과제 안내: 아래 기록을 모두 다시 쓰되, "building window"만 "office window"(으)로 바꾸고 나머지는 그대로 두세요.

주어진 기록:
#####

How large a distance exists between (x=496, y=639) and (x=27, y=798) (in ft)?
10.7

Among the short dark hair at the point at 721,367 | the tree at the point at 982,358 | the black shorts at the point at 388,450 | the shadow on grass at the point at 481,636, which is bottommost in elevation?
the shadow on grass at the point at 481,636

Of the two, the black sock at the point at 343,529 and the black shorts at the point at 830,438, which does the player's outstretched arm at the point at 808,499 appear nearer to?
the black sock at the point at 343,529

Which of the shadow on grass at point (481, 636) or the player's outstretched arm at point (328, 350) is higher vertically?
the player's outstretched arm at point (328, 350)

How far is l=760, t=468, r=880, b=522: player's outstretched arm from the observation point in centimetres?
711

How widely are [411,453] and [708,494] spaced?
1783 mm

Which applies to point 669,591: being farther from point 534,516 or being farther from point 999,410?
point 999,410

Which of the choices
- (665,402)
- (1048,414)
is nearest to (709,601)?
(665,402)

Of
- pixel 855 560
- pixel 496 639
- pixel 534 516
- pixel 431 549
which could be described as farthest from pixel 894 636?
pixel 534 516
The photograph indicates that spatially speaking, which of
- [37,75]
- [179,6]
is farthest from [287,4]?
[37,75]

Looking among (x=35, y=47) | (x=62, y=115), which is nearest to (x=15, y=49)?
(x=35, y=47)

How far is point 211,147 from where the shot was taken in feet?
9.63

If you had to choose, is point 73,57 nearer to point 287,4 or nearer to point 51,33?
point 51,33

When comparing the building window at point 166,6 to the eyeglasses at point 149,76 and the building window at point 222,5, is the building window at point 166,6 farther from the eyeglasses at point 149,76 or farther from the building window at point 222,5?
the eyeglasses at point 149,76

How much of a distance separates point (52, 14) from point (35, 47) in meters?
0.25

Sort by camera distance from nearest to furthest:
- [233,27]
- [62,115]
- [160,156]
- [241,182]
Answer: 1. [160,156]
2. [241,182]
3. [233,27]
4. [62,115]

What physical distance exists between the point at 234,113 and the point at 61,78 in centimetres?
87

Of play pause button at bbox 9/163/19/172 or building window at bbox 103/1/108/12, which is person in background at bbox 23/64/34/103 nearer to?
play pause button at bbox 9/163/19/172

#####

문제 풀이:
How large a distance exists between (x=496, y=639) and (x=27, y=798) (in ft)?
10.7

Among the short dark hair at the point at 721,367 | the tree at the point at 982,358 | the black shorts at the point at 388,450 | the shadow on grass at the point at 481,636, which is bottommost in elevation?
the shadow on grass at the point at 481,636

Of the two, the black sock at the point at 343,529 and the black shorts at the point at 830,438, which does the player's outstretched arm at the point at 808,499 appear nearer to?
the black sock at the point at 343,529

Which of the shadow on grass at point (481, 636) or the player's outstretched arm at point (328, 350) is higher vertically?
the player's outstretched arm at point (328, 350)

How far is l=760, t=468, r=880, b=522: player's outstretched arm from the observation point in centimetres?
711

How widely are [411,453] and [708,494] spaced?
1783 mm

Which applies to point 669,591: being farther from point 534,516 or being farther from point 999,410?
point 999,410

Which of the choices
- (665,402)
- (1048,414)
is nearest to (709,601)?
(665,402)

Of
- pixel 855 560
- pixel 496 639
- pixel 534 516
- pixel 431 549
which could be described as farthest from pixel 894 636?
pixel 534 516
The photograph indicates that spatially speaking, which of
- [37,75]
- [179,6]
is farthest from [287,4]?
[37,75]

Looking among (x=35, y=47) | (x=62, y=115), which is nearest to (x=15, y=49)?
(x=35, y=47)

How far is point 211,147 from where the shot was taken in feet?
9.63

If you had to choose, is point 73,57 nearer to point 287,4 or nearer to point 51,33?
point 51,33

When comparing the office window at point 166,6 to the eyeglasses at point 149,76 and the office window at point 222,5, is the office window at point 166,6 farther from the eyeglasses at point 149,76 or farther from the office window at point 222,5?
the eyeglasses at point 149,76

How much of a distance separates point (52, 14) from point (35, 47) in meters?
0.25

Sort by camera distance from nearest to furthest:
- [233,27]
- [62,115]
- [160,156]
- [241,182]
Answer: 1. [160,156]
2. [241,182]
3. [233,27]
4. [62,115]

What physical distance exists between the point at 234,113 and the point at 61,78 in centimetres?
87

Of play pause button at bbox 9/163/19/172 or office window at bbox 103/1/108/12, which is person in background at bbox 23/64/34/103 nearer to?
play pause button at bbox 9/163/19/172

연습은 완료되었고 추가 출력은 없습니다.